Frederic Peters of the GNOME Project has just announced a few minutes ago that the highly anticipated GNOME 3.20 desktop environment is now officially in Release Candidate (RC) stage of development.



The GNOME 3.20 Release Candidate build is here one day late, as the official release schedule noted March 16, 2016, as the release date, but considering the fact that today's Saint Patrick's Day, it is more than welcome, and we have all the time on our hands to give it a proper test drive.
As expected, many of the core components and applications that are usually distributed as part of the GNOME desktop environment have been updated during this week, and for some of them we've already written detailed articles right here on our Linux news section.
"GNOME 3.19.92 is now out; this is our release candidate for 3.20, scheduled next week," said Frederic Peters. "To compile GNOME 3.19.92, you can use the jhbuild modulesets published by the release team (which use the exact tarball versions from the official release)."
GNOME 3.20 will be officially released on March 23, 2016 Now that the Release Candidate build of GNOME 3.20 is out the door, it means only one thing: the development of one of the most anticipated GNU/Linux technology for 2016 is over and the final release will be prepared for the March 23 launch. Yes, in exactly six days from today.
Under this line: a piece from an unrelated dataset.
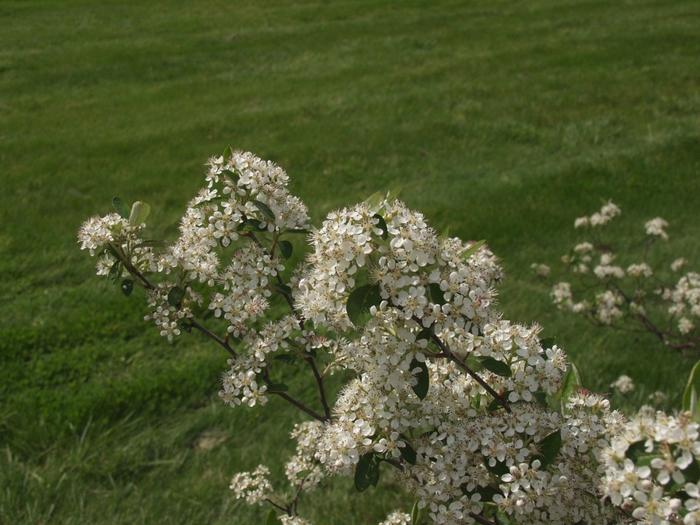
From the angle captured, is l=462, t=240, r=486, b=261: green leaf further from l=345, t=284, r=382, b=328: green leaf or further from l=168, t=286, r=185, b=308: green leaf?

However, the GNOME 3.20 packages will make their way into the default software repositories of some of the most popular GNU/Linux distributions, such as Arch Linux or Fedora, later this Spring; let's say in at least one month from the March 23 release. GNOME 3.20 will come as an upgrade to the current stable branch, GNOME 3.18.
Not many changes landed in GNOME 3.20 Release Candidate, but if you are curious to know what exactly has been changed, we recommend studing the core and apps changelogs. Details on how to compile and install GNOME 3.19.92 on your Linux box have been provided above.